Exercises
• a. Answer these questions from the thread on Python quotation mark encoding:
(i) Which encoding does the first comment say the console uses instead of UTF-8?
(ii) What did Anay Bose change to make the problem vanish?
(iii) Which Python version does a comment suggest upgrading to?
• b. Continue the thread on Python quotation mark encoding from its last line.

Text provided
--- BEGIN ---

-1

I can't properly encode and decode a string that contains single and double quotation marks. Note: I need to show quotation marks.

I saved following string in a txt file.

Here’s their mantra: “Eat less and exercise more. The secret to weight loss is energy balance. There are no good or bad calories. It’s all about moderation.” 

with open ("file.txt", "r") as myfile:
    data = myfile.read()
    myfile.close()

print data
the result:

HereΓÇÖs their mantra: ΓÇ£Eat less and exercise more. The secret to weight loss is energy balance. There are no good or bad calories. ItΓÇÖs all about moderation.ΓÇ¥ 

I can fully omit quotation marks, but I need to show them

print data.decode('ascii', 'ignore') 

Heres their mantra: Eat less and exercise more. The secret to weight loss is energy balance. There are no good or bad calories. Its all about moderation.

print json.dumps(data)

"\ufeff\nHere\u2019s their mantra: \u201cEat less and exercise more. The secret to weight loss is energy balance. There are no good or bad calories. It\u2019s all about moderation.\u201d "
Anay Bose
  • 880
  • 1
  • 14
  • 24
  • Your console or terminal encoding doesn't support UTF-8 (the encoding of your input file). Your console uses cp437 instead. – Martijn Pieters Dec 14 '16 at 14:46
  • So, what should I do? – Anay Bose Dec 14 '16 at 14:48
  • 2
    What are you *trying* to do? Your console encoding doesn't support the 'fancy' quotes in the text; you could replace these with the ASCII equivalents, or you could alter your console encoding. – Martijn Pieters Dec 14 '16 at 14:49
  • The problem is not the presence of single and double quotation marks, it's the presence of *non-ASCII* quotation marks. – Rory Daulton Dec 14 '16 at 14:49
  • 2
    Or you could upgrade to Python 3.6 (nearly out), open the file as UTF-8 with `open('file.txt', 'r', encoding='utf8')` and printing then uses the Microsoft wide APIs to bypass the whole Windows codepage mess altogether. – Martijn Pieters Dec 14 '16 at 14:50
  • @MartijnPieters, I have toggled my console debugger encoding to UTF-8 and the problem vanishes. Nice catch. – Anay Bose Dec 14 '16 at 15:01

1 Answers1

2

Your file isn't ASCII. You seem to realize that, because you explicitly told it to ignore decoding errors.

It looks like the file is UTF-8, and Python is printing the UTF-8 encoding of the unicode object, which Windows is then interpreting through the console's default code page (on my system, cp437, an ASCII superset that provides a bunch of console drawing symbols as character). To fix, decode it properly:

print data.decode('utf-8')

--- END ---

Information supplied
--- BEGIN ---

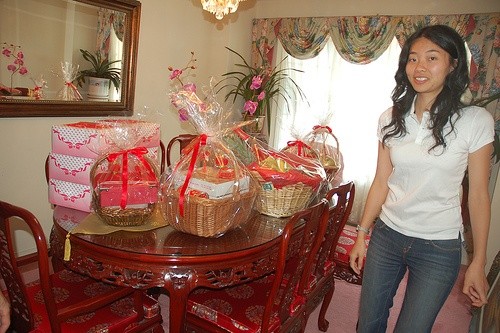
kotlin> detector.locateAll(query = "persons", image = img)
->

--- END ---

Replies
• a.
(i) cp437
(ii) The console debugger encoding, which Anay Bose set to UTF-8.
(iii) Python 3.6

• b.
Alternatively, you can use the Python 3 open function, even in Python 2.7, by importing io and using io.open, which will let you specify the encoding and perform decoding for you automatically and seamlessly:

from __future__ import print_function  # Including the __future__ import makes
                                       # this 100% Py2/Py3 compatible
import io

with io.open("file.txt", encoding="utf-8") as myfile:
    data = myfile.read()
print(data)

If you're on Windows, your command prompt probably won't support arbitrary Unicode output unfortunately, and there is no 100% solution, but running

chcp 65001

in your cmd.exe prompt before launching the Python program will make it use UTF-8 as the console "code page" (how it interprets the raw bytes output by Python). There are bugs with that code page (search to learn more), but it's the closest you're going to get. You also need a Unicode friendly console font, more details here.

An alternative solution to manual code page manipulation (or moving to Python 3.6, which bypasses the code page issues entirely) is to use a package like unidecode to convert non-ASCII characters to their ASCII equivalents (so Unicode smart quotes become plain ASCII straight quotes). There is plenty of information on using unidecode available elsewhere, which I'll avoid regurgitating here.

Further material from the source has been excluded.